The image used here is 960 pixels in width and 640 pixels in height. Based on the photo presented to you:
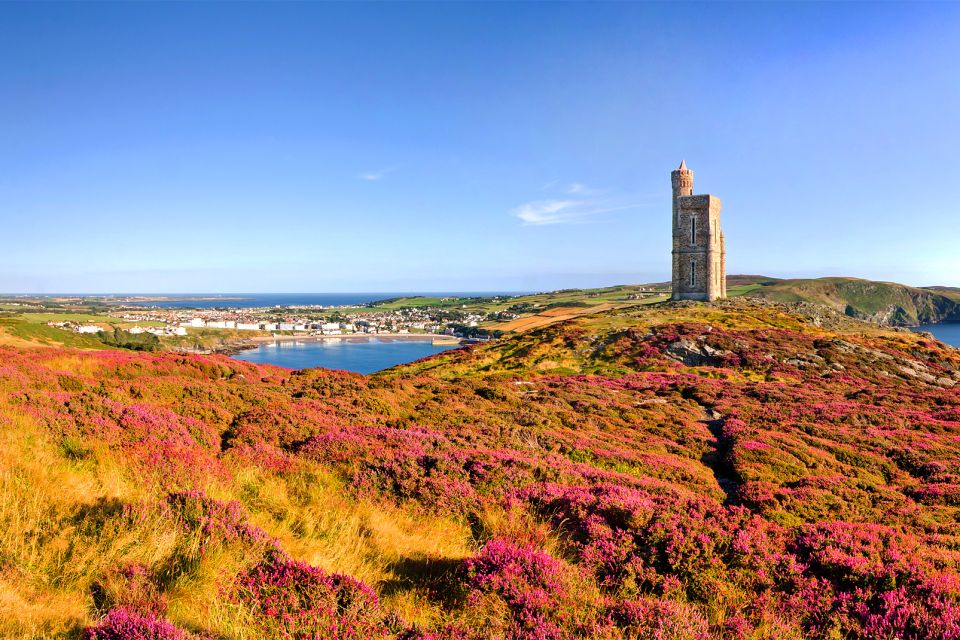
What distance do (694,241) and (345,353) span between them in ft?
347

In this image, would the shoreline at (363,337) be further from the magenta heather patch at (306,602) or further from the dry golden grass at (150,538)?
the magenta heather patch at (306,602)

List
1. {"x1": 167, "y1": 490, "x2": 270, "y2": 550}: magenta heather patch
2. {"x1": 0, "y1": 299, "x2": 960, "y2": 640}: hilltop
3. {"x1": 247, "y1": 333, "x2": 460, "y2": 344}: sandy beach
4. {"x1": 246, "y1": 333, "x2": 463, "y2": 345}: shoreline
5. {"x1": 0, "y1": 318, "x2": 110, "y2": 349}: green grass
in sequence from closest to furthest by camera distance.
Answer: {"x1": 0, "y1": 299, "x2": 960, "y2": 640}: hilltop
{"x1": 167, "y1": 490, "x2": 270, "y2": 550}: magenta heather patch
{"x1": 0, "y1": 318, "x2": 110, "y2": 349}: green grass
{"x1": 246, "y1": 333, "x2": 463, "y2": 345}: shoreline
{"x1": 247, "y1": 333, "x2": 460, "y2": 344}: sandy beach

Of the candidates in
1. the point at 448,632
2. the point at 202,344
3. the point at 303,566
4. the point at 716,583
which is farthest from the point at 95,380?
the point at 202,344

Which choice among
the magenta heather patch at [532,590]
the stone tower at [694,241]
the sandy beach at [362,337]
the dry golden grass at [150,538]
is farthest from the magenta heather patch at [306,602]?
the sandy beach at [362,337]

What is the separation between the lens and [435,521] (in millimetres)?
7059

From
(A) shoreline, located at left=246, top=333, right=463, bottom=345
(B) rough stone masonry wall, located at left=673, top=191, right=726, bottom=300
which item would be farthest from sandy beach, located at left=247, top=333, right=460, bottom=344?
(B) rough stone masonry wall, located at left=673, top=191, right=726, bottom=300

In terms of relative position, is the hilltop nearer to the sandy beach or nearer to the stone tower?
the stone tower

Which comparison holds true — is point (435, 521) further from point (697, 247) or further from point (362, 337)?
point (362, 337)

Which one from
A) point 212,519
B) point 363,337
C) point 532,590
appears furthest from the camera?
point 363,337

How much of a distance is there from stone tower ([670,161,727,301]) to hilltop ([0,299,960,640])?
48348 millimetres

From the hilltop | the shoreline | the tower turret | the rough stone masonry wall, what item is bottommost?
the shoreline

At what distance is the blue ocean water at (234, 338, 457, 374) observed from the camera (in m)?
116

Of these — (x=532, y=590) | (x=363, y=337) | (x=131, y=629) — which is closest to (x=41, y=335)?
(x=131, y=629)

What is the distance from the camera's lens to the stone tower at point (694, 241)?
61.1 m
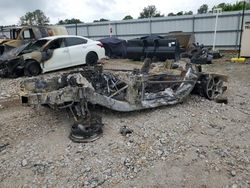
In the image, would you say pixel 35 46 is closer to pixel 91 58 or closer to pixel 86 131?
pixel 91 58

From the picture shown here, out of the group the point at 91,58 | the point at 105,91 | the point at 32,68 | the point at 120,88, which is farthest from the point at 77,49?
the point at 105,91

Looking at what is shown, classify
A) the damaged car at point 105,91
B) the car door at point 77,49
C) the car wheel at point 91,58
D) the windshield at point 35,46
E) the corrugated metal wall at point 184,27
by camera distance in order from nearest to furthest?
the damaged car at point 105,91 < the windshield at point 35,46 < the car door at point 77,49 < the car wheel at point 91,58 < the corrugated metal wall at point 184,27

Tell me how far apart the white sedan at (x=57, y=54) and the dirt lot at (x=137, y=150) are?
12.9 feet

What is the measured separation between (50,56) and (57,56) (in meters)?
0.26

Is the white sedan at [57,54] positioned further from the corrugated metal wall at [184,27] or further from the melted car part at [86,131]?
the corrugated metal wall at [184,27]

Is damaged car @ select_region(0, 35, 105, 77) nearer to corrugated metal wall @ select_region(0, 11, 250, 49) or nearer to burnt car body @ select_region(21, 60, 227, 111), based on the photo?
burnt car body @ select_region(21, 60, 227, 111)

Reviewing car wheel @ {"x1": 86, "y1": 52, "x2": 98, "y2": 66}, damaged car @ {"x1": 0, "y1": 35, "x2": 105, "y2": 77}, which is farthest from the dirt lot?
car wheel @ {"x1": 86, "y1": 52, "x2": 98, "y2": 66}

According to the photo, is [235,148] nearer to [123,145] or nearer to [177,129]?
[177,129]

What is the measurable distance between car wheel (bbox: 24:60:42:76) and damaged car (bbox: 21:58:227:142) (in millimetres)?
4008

******************************

SET TASK:
Switch every "dry golden grass" to "withered yellow grass" in the items above and write them out again with nothing else changed. Leave the pictures out.

TASK OUTPUT:
The image used here is 960 pixels in width and 640 pixels in height. Based on the photo presented to you:
What distance do (694,241) and (345,353) span between them in ft?
347

In this image, would the shoreline at (363,337) be further from the magenta heather patch at (306,602) or further from the withered yellow grass at (150,538)?
the magenta heather patch at (306,602)

List
1. {"x1": 167, "y1": 490, "x2": 270, "y2": 550}: magenta heather patch
2. {"x1": 0, "y1": 299, "x2": 960, "y2": 640}: hilltop
3. {"x1": 247, "y1": 333, "x2": 460, "y2": 344}: sandy beach
4. {"x1": 246, "y1": 333, "x2": 463, "y2": 345}: shoreline
5. {"x1": 0, "y1": 318, "x2": 110, "y2": 349}: green grass
in sequence from closest to furthest by camera distance.
Answer: {"x1": 0, "y1": 299, "x2": 960, "y2": 640}: hilltop
{"x1": 167, "y1": 490, "x2": 270, "y2": 550}: magenta heather patch
{"x1": 0, "y1": 318, "x2": 110, "y2": 349}: green grass
{"x1": 246, "y1": 333, "x2": 463, "y2": 345}: shoreline
{"x1": 247, "y1": 333, "x2": 460, "y2": 344}: sandy beach

Of the candidates in
1. the point at 448,632
2. the point at 202,344
3. the point at 303,566
4. the point at 716,583
which is farthest from the point at 95,380?
the point at 202,344

Which choice among
the magenta heather patch at [532,590]
the stone tower at [694,241]
the sandy beach at [362,337]
the withered yellow grass at [150,538]
is farthest from the magenta heather patch at [306,602]?
the sandy beach at [362,337]

What is the separation between the lens and [435,521] (in millimetres)?
7059

From
(A) shoreline, located at left=246, top=333, right=463, bottom=345
(B) rough stone masonry wall, located at left=673, top=191, right=726, bottom=300
which item would be farthest from sandy beach, located at left=247, top=333, right=460, bottom=344?
(B) rough stone masonry wall, located at left=673, top=191, right=726, bottom=300

In terms of relative position, is the hilltop nearer to the sandy beach or nearer to the stone tower?
the stone tower

Which comparison holds true — is point (435, 521) further from point (697, 247) or further from point (362, 337)?
point (362, 337)

Which one from
A) point 212,519
B) point 363,337
C) point 532,590
appears furthest from the camera?
point 363,337

How much of a distance is there from stone tower ([670,161,727,301]) to hilltop ([0,299,960,640])?
48348 millimetres

From the hilltop | the shoreline | the tower turret | the rough stone masonry wall, what item is bottommost?
the shoreline

At what distance is the blue ocean water at (234, 338, 457, 374) observed from the camera (in m)?
116

Of these — (x=532, y=590) | (x=363, y=337) | (x=131, y=629) — which is closest to (x=41, y=335)?
(x=131, y=629)

What is the distance from the camera's lens to the stone tower at point (694, 241)?
61.1 m
In the image, would you say pixel 35 46 is closer to pixel 91 58 or closer to pixel 86 131?
pixel 91 58

From the picture shown here, out of the group the point at 91,58 | the point at 105,91 | the point at 32,68 | the point at 120,88, which is farthest from the point at 77,49?
the point at 105,91

Looking at what is shown, classify
A) the damaged car at point 105,91
B) the car door at point 77,49
C) the car wheel at point 91,58
D) the windshield at point 35,46
E) the corrugated metal wall at point 184,27
by camera distance in order from nearest to furthest?
the damaged car at point 105,91 < the windshield at point 35,46 < the car door at point 77,49 < the car wheel at point 91,58 < the corrugated metal wall at point 184,27

Tell me how far apart the white sedan at (x=57, y=54) and the dirt lot at (x=137, y=150) are?
12.9 feet

What is the measured separation between (50,56) and (57,56) (in meters)?
0.26

Is the white sedan at [57,54] positioned further from the corrugated metal wall at [184,27] or further from the melted car part at [86,131]?
the corrugated metal wall at [184,27]

Is damaged car @ select_region(0, 35, 105, 77) nearer to corrugated metal wall @ select_region(0, 11, 250, 49) or nearer to burnt car body @ select_region(21, 60, 227, 111), based on the photo?
burnt car body @ select_region(21, 60, 227, 111)

Reviewing car wheel @ {"x1": 86, "y1": 52, "x2": 98, "y2": 66}, damaged car @ {"x1": 0, "y1": 35, "x2": 105, "y2": 77}, which is farthest from the dirt lot?
car wheel @ {"x1": 86, "y1": 52, "x2": 98, "y2": 66}

According to the photo, is [235,148] nearer to [123,145] or nearer to [177,129]?
[177,129]

What is the measurable distance between car wheel (bbox: 24:60:42:76) and damaged car (bbox: 21:58:227:142) (in millimetres)?
4008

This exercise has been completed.